Bhandarkar, Jain & Reddy                                       [Page 11]


draft-bhandarkar-ltcp-01                                     August 2004


   The rest of the algorithms used in the traditional implementation of
   TCP - for instance the algorithms for RTT calculations, SACK
   processing, timer management etc, remain unchanged. The LTCP
   modifications work with most flavors of the TCP protocol. However,
   this document advocates the use of LTCP with TCP-SACK to ensure that
   the performance can be maintained high even under the conditions of
   multiple losses per round trip time. If the receiver is not SACK-
   capable, however, then the sender will have to use NewReno. The LTCP
   changes affect the behavior of TCP only in the congestion avoidance
   phase. The slowstart algorithm is not modified and hence LTCP maybe
   used with newer slowstart proposals such as limited slowstart [F04].


5. Performance Evaluation


   The performance of LTCP for the above mentioned design choice was
   evaluated through both ns-2 [NS-2] simulations and experiments on the
   real network using a modified Linux kernel. These results may be
   found in [BJR04]. This section of the document provides a brief
   summary of the same. Also, the Linux implementation is currently
   being tested against other proposals for highspeed networks at the
   Stanford Linear Accelerator Center at Stanford University, and the
   results will be made available in the future.

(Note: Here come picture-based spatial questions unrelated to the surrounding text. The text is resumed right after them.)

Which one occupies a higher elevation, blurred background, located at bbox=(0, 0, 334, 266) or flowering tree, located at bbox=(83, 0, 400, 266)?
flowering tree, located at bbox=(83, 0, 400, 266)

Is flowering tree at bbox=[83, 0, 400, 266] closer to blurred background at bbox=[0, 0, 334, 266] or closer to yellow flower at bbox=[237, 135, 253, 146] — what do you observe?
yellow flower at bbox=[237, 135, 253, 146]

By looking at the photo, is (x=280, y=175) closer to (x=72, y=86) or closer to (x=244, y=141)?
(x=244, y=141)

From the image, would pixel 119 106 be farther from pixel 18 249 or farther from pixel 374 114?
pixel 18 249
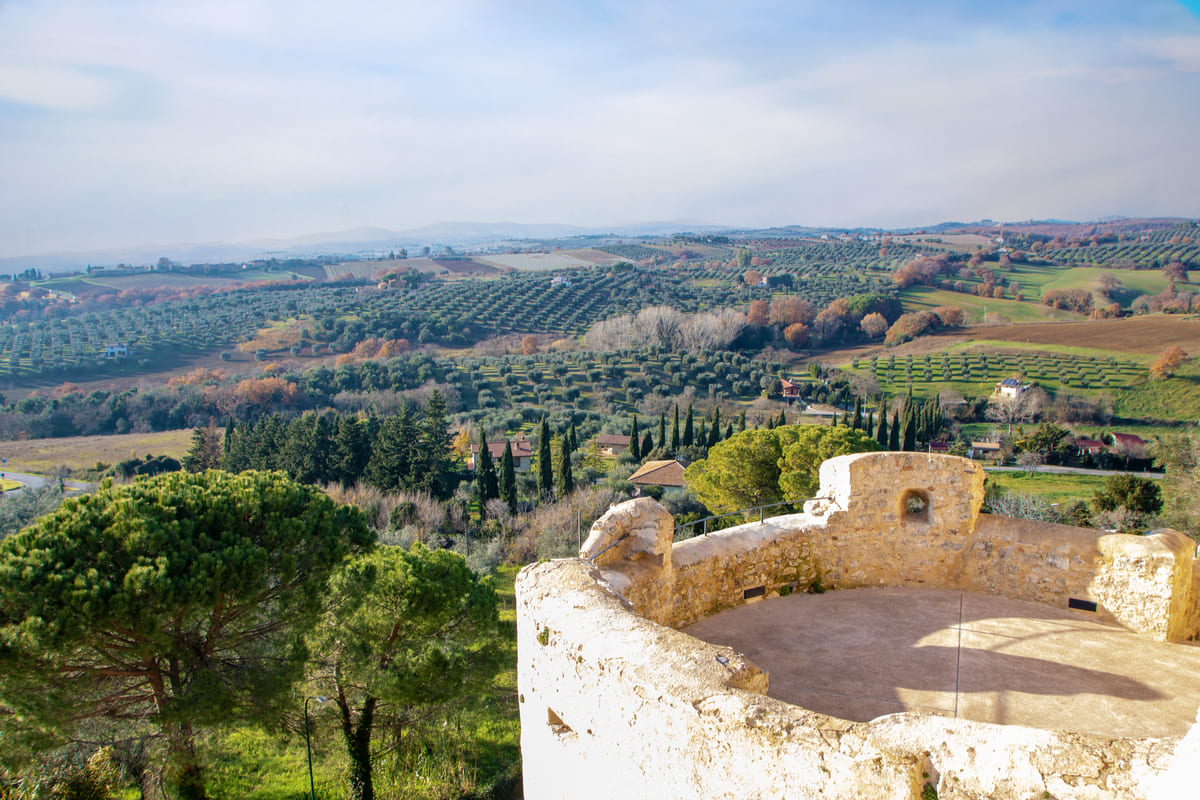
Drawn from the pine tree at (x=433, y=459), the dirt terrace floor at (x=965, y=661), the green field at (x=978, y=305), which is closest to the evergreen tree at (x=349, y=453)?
the pine tree at (x=433, y=459)

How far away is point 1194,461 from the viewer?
28703 mm

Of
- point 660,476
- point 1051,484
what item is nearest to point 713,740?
point 660,476

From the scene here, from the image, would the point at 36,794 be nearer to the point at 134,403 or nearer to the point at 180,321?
the point at 134,403

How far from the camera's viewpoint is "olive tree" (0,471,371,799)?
32.9 ft

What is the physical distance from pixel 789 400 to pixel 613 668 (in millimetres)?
55310

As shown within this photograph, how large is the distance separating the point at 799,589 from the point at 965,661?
5.59 ft

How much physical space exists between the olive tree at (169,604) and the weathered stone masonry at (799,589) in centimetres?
778

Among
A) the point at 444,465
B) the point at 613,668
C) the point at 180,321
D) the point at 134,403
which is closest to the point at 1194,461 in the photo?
the point at 444,465

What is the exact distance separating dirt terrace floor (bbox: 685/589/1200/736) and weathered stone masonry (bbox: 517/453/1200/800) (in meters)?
0.33

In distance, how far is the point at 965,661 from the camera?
5.93 m

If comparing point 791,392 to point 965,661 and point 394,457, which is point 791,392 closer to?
point 394,457

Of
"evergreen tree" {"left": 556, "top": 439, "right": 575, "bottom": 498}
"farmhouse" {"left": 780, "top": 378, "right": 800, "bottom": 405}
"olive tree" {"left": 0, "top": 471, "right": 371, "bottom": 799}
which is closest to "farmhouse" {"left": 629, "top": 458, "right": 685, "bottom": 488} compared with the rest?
"evergreen tree" {"left": 556, "top": 439, "right": 575, "bottom": 498}

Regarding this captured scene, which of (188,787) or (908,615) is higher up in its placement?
(908,615)

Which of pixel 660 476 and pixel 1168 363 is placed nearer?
pixel 660 476
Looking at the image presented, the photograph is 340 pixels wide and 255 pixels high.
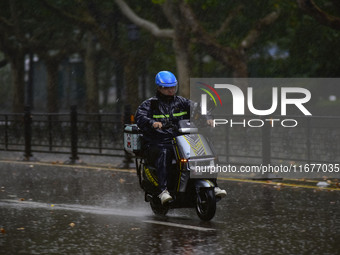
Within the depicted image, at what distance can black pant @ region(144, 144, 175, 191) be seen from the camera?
9.98m

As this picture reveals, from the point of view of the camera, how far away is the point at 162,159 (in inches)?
393

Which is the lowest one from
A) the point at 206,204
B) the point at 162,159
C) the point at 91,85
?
the point at 206,204

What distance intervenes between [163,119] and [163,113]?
0.08 m

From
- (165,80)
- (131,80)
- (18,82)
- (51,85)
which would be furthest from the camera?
(51,85)

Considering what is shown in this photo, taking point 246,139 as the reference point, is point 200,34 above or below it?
above

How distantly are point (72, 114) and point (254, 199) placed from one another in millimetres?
7697

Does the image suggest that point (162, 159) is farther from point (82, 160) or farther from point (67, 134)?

   In both simulations and emulations, LTCP exhibited substantially
   improved link utilization compared to TCP. The window size required
   to fill the link bandwidth was reached several orders of magnitude
   faster than TCP for links with 1Gbps capacity. In steady state, the
   fluctuations about the optimal value was much smaller than that of
   TCP. When several LTCP flows used the same bottleneck link, the
   available bandwidth was shared in a fair manner with the Jain
   fairness index being very close to 1, as the number of flows was
   varied from 2 to 10. When the dynamic link conditions were varied by
   adding and removing LTCP flows at different times, LTCP exhibited
   good convergence properties. Established LTCP flows gave up a portion
   of the link bandwidth when standard TCP flows were introduced, to let
   them run free of starvation. RTT unfairness among LTCP flows was
   lesser than the RTT unfairness among TCP flows under similar network
   conditions. Several tests were conducted in the presence of non-
   responsive traffic and the quick response to varying traffic was
   verified.


6. Incremental Deployment


   The LTCP modifications proposed in this document lend themselves to
   incremental deployment. Only the TCP stack on the sender side needs
   to be modified. No changes are required at the receivers or the
   routers and no additional feed back is expected from either. The use
   of LTCP does not require the sender and receiver to negotiate any


Bhandarkar, Jain & Reddy                                       [Page 12]


draft-bhandarkar-ltcp-01                                     August 2004


   conditions during connection setup. Neither the receivers nor the
   routers need to be aware that the sender is using the LTCP congestion
   response function. The sender-side LTCP modifications themselves are
   simple and can be distributed easily as kernel patches.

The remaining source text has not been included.